The 19th Air Division is an inactive United States Air Force formation. Its last assignment was with Eighth Air Force at Carswell Air Force Base, Texas, where it was inactivated on 30 September 1988.

During World War II, the unit was designated as IX Bomber Command and was the command and control organization for Ninth Air Force in the Western Desert Campaign. Using predominantly B-24 Liberator heavy and B-25 Mitchell medium bombers, it supported the British Eighth Army against the German Afrika Korps from airfields ranging from Palestine in 1942 across North Africa to the final defeat of German forces in the Tunisia Campaign in May 1943.
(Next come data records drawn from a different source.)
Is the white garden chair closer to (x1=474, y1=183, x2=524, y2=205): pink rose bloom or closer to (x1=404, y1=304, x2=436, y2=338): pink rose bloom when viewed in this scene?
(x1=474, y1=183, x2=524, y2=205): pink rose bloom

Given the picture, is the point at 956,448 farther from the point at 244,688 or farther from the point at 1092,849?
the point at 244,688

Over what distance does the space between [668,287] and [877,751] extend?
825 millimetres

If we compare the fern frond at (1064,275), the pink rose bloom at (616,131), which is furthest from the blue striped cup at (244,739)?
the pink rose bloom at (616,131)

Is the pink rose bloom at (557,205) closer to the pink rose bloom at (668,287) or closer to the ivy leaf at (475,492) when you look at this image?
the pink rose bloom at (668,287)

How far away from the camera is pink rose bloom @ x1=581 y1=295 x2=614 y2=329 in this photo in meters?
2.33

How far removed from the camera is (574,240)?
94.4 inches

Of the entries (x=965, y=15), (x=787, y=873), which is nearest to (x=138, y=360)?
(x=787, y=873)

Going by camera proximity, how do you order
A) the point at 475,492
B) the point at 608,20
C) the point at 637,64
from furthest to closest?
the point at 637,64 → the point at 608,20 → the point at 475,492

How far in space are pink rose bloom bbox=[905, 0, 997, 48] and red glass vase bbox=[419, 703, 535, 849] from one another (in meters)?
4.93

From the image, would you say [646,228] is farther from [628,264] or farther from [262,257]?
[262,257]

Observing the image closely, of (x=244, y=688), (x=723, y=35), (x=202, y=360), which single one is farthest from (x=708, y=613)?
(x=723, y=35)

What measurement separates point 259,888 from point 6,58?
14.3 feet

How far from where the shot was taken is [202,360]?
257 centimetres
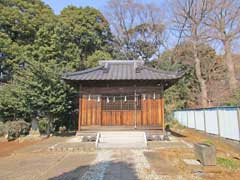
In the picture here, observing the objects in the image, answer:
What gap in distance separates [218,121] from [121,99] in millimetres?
5454

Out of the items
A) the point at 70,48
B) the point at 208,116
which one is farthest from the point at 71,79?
the point at 70,48

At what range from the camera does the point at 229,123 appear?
11219 mm

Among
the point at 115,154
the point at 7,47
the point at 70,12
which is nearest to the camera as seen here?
the point at 115,154

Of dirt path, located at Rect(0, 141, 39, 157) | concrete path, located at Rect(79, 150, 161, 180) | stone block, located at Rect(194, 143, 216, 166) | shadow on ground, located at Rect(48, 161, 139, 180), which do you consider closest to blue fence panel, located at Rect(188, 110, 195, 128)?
concrete path, located at Rect(79, 150, 161, 180)

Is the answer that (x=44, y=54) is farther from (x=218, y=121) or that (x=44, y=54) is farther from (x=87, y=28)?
(x=218, y=121)

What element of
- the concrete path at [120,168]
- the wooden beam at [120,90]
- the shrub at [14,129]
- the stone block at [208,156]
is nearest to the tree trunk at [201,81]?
the wooden beam at [120,90]

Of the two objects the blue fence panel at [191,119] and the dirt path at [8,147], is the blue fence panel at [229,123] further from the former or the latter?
the dirt path at [8,147]

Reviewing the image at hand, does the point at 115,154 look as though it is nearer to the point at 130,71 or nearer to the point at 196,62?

Later, during the 1944 Battle of Normandy and the 1945 Western Allied invasion of Germany, as the 9th Bombardment Division, the unit directed Martin B-26 Marauder medium bombers in tactical roles supporting Allied ground forces from D-Day to V-E Day.

==Heraldry==
Azure, surmounting a lightning flash gules, a globe argent with latitude and longitude lines dark blue and encircled with a planetary ring of the last strewn with stars of the third and fimbriated of the like all bandwise, in chief an olive branch fesswise or, all within a diminished border of the third. (Approved 11 March 1959.)

==History==

===Canal Zone===
The 19th Air Division was first organized on 30 June 1929 as the 19th Composite Wing at France Field, Canal Zone. It was a consolidation of Air Corps units in the Canal Zone, and was activated on 1 April 1931. It consisted of the following units:
- 6th (Composite) (later, 6 Bombardment Group): 1 April 1931 – 25 October 1941 (France Field)
- 9th Bombardment Group: 12 November 1940 – 30 October 1941 (Rio Hato Field)
- 16th Pursuit Group: 1 December 1932 – c. 19 October 1940 (Albrook Field)
- 20th Pursuit Group: 1 April 1931 – c. 25 January 1933 (France Field – Deployed from Mather Field, California)
- 37th Pursuit Group: 1 February – c. 19 November 1940 (Albrook Field)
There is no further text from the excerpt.